It shouldn’t end like this. Not for Anderson Silva. Not for the man many consider to be the greatest MMA fighter of all-time. Not for the fighter who has treated fight fans across the globe with one scintillating highlight reel knockout after another. Not by throwing a leg kick and watching your leg snap like a twig against your opponents knee. Not by being carried out on a stretcher while your opponent raises the middleweight title belt that you held for nearly seven years. Not laying an operating table as social media explodes with questions regarding your future in what played out more like a funeral service than a celebration.
Not like this.
December 28, 2013 was set to be a special night as UFC 168 would cap off an impressive year for the Ultimate Fighting Championship organization. The MGM Grand Garden Arena in Las Vegas was buzzing with a surprisingly strong Brazilian contingency that came to see Anderson Silva avenge his shocking knockout loss to Chris Weidman. From the second fight of the night featuring Brazilian William Macario on, the building shook from the endless stream of cheers and boos usually reserved for the main event. Devastating knockouts and epic battles had emotions running high for Weidman vs. Silva. The arena swelled from soccer stadium chants when Anderson Silva made his way to the Octagon.
Who knew that it would quite possibly be the last time we would ever see him make that walk to the eight-sided cage again?
The question was whether Weidman had Silva’s number or if a focused Anderson Silva would prove that the first fight was nothing more than a fluke. Neither were really answered on this night; although several hints surfaced before Silva’s night was cut short from a freak accident that may have ended the career of “The Spider.”
This fight was supposed to represent closure for both Silva and Weidman yet we are left with more questions than answers. However, the notion that Weidman was a fluke champion who only secured a shocking knockout because his opponent did not take him seriously was launched out the window from the opening bell. The undefeated Hofstra graduate picked up where he left off as he took the fight to a clearly more attentive Silva.
Weidman sent Silva careening to the canvas with a right hand from the clinch midway through the first round that saw the Brazilian’s eyes roll back into his head. It looked as if Weidman would prove once and for all that he was the better man. But Silva would survive the initial stanza. Weidman probably figured that he would get him in the next round anyway.

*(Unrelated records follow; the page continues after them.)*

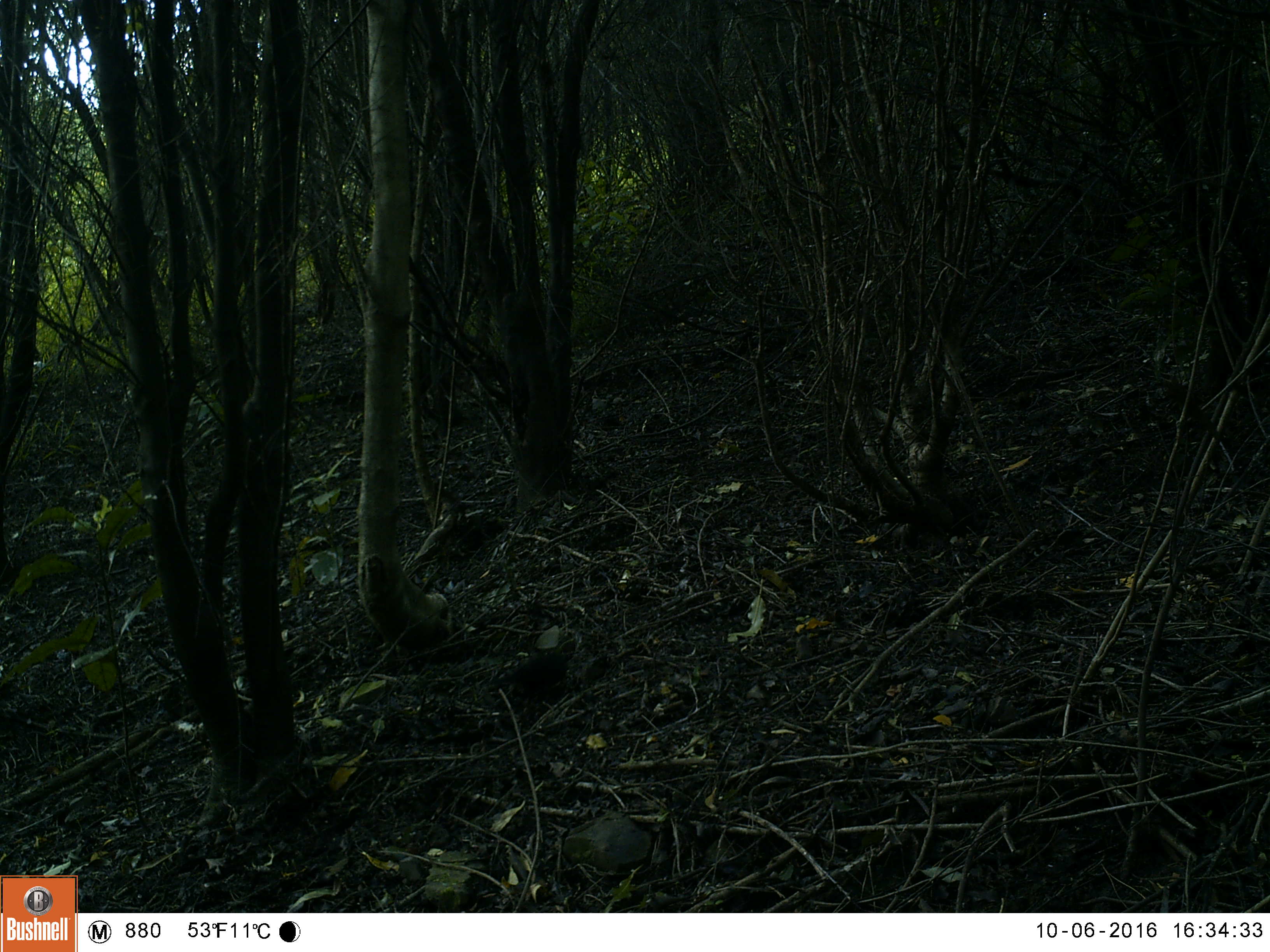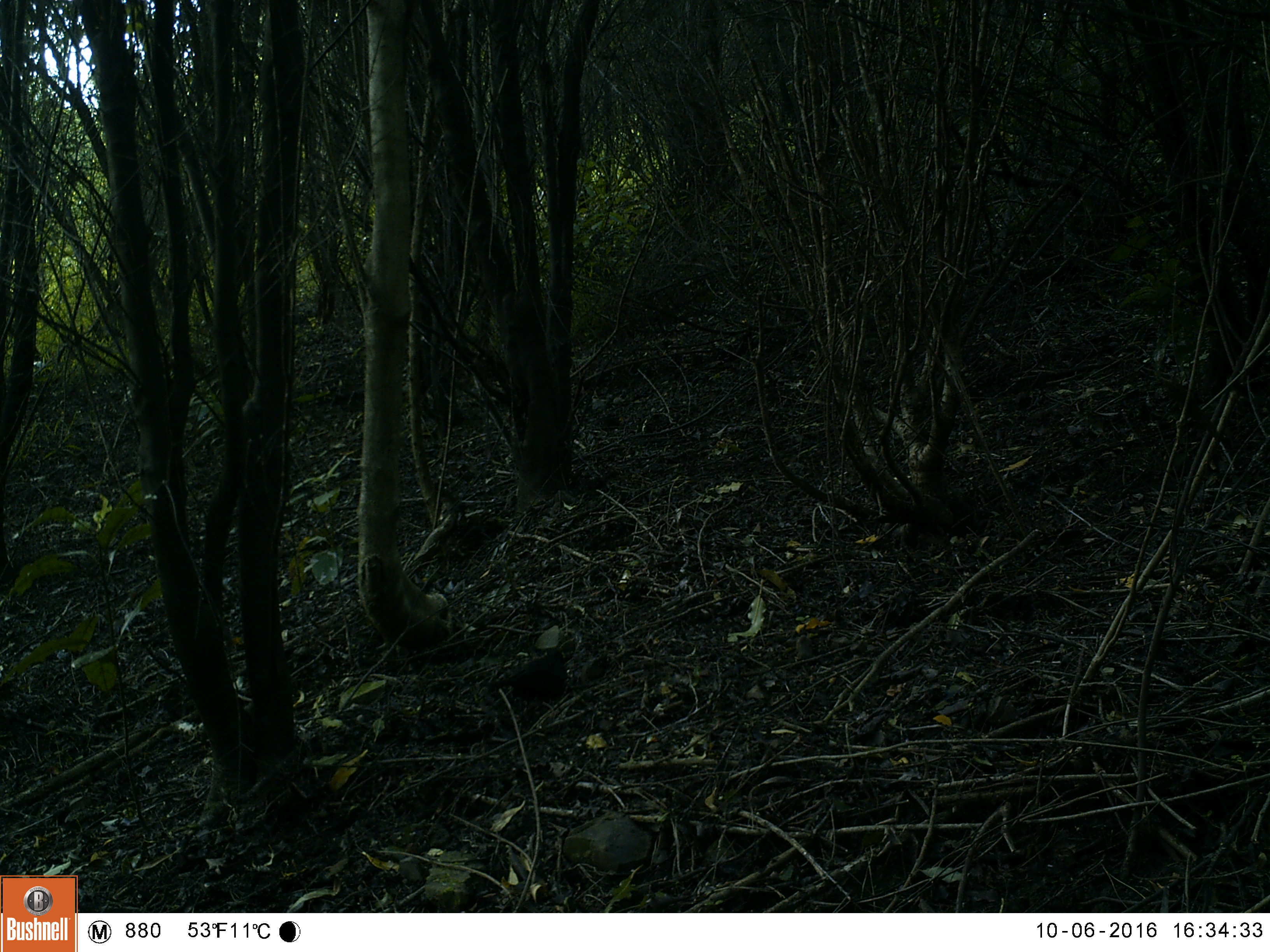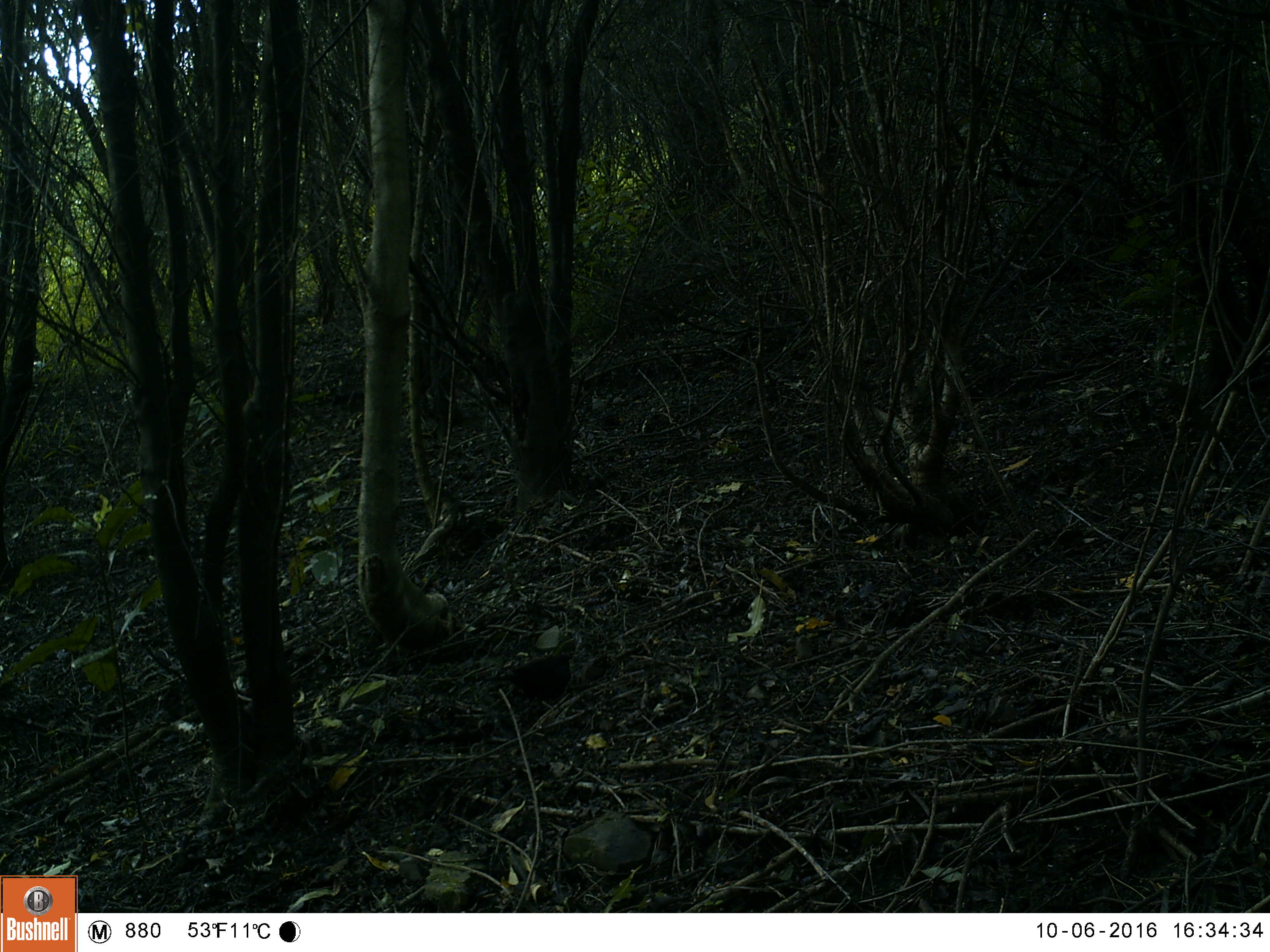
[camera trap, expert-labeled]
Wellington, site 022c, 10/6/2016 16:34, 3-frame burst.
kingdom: Animalia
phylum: Chordata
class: Aves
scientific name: Aves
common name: bird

Silva attempted to work the angles in the second round as he glided from side to side an whipped leg kicks into Weidman’s thigh with alarming impact. He seemed to be clicking into a groove when it happened. And in a flash, with Silva crumbling to the mat shouting in agony, it was all over. The arena that had been shaking for hours from the crowd noise fell silent, except for the clearly audible crescendo of gasps from those who realized what had just happened.

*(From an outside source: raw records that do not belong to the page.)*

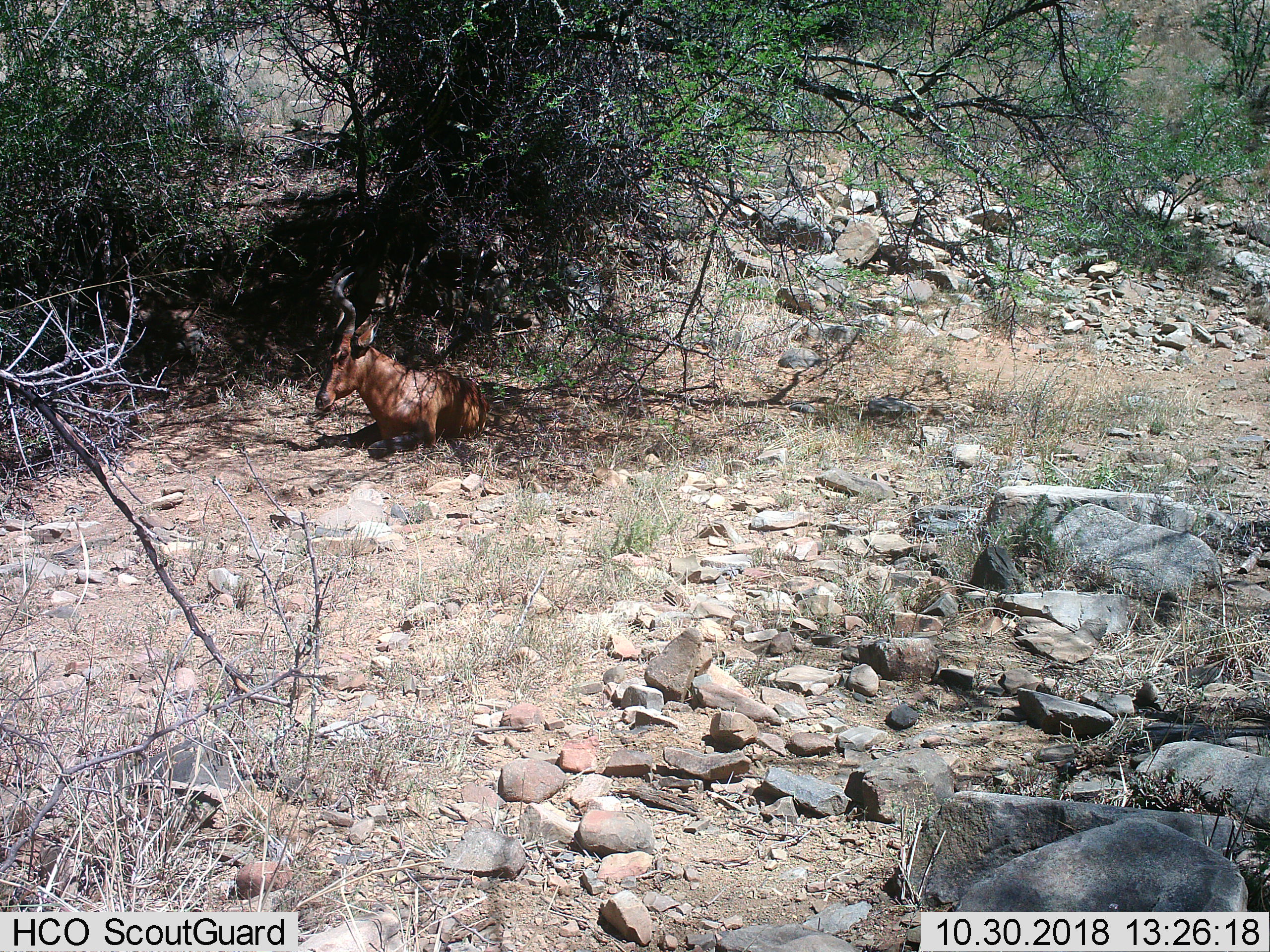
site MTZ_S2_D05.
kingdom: Animalia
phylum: Chordata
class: Mammalia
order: Artiodactyla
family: Bovidae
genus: Alcelaphus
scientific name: Alcelaphus buselaphus caama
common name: red hartebeest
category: hartebeestred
Hartebeestred (red hartebeest) (Alcelaphus buselaphus caama), count 1. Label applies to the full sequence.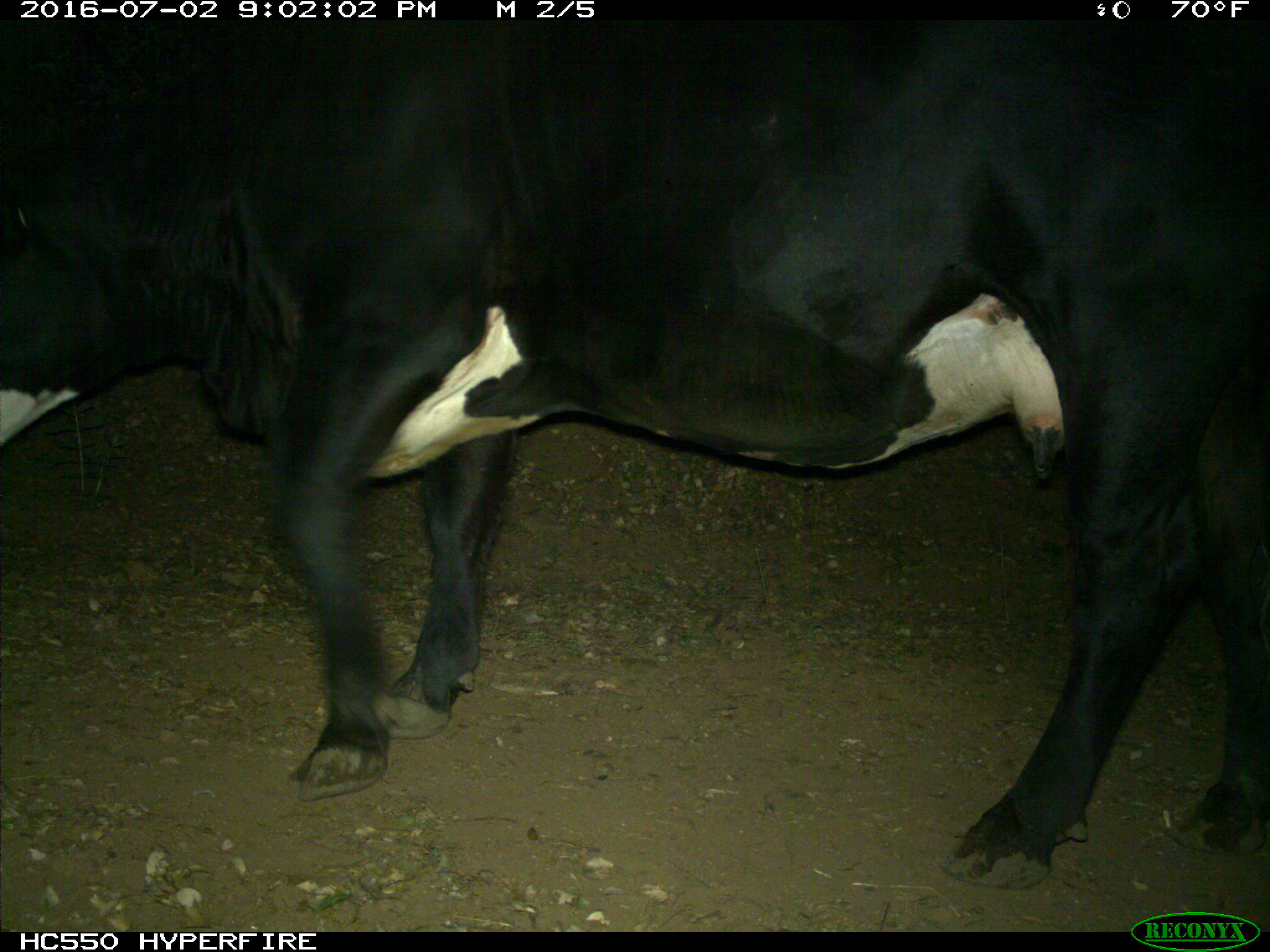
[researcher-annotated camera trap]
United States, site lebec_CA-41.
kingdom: Animalia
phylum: Chordata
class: Mammalia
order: Artiodactyla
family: Bovidae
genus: Bos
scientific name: Bos taurus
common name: domestic cow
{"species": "Bos taurus (domestic cow)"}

In a sport where it is normal to suffer from cuts, bruises and the occasional broken bone, bearing witness to a man’s leg snapping like a pencil against another man’s leg is something nobody expected. Furthermore, to see it happen in a fight of this magnitude is downright tragic.
But almost as tragic as Silva’s career possibly coming to an end is how Weidman was robbed, not once, but twice of the validation he deserves. This wasn’t supposed to be how it was written. Something definitive was to be confirmed. Whether it be Silva proving to be the better man or Weidman cementing his dominance, something needed to be etched in stone.
Now, Weidman’s victories will unfairly have an asterisk attached to both moments that should be the greatest memories of his fighting career. He retained his title utilizing a defensive tactic called “The Devastator” by trainer Ray Longo. It’s a move where a fighter “checks” his opponent’s leg kick by lifting his leg so that the knee connects with the shin and absorbs the blow. It wasn’t a fluke, but a casual MMA fan won’t understand the strategy. Nevertheless, Weidman looked dejected as he conducted his post fight interview. It was apparent that the reality had begun to sink in that the respect he deserves may still elude him.
“Who knows?” Weidman said when that very question. “I’m so new in this sport. I’m 11-0 now and people can’t fathom the fact I came in and beat Anderson Silva. I can understand where people are coming from but slowly and surely people will believe in me.”
More importantly, however, is trying to fathom whether this is what the end of Anderson Silva’s career will look like. An injury such as this has happened before in the UFC (to Corey Hill in 2008, and he would fight again) but Silva is 38 and will likely take longer than the projected 3-6 months to mend. Not only that, but how this will play into his psyche is an entirely different conversation altogether. Is there any way possible that he can be remotely the same fighter he once was?
In other sports, such as football and basketball, a devastating leg injury carries a heavier toll mentally than it does physically. Can a fighter who has spent his entire fighting career utilizing his supreme athletic ability alter his strategy to protect his damaged limbs? Furthermore, Silva is at an age where his reflexes will surely be on the downhill slide. What will he look like if he returns to the cage at 40?
It is a lot to ponder and answers will not come in the immediate future. During the post fight press conference, UFC President Dana White put it simply: “It’s a shitty way to go out, but it’s part of the game.”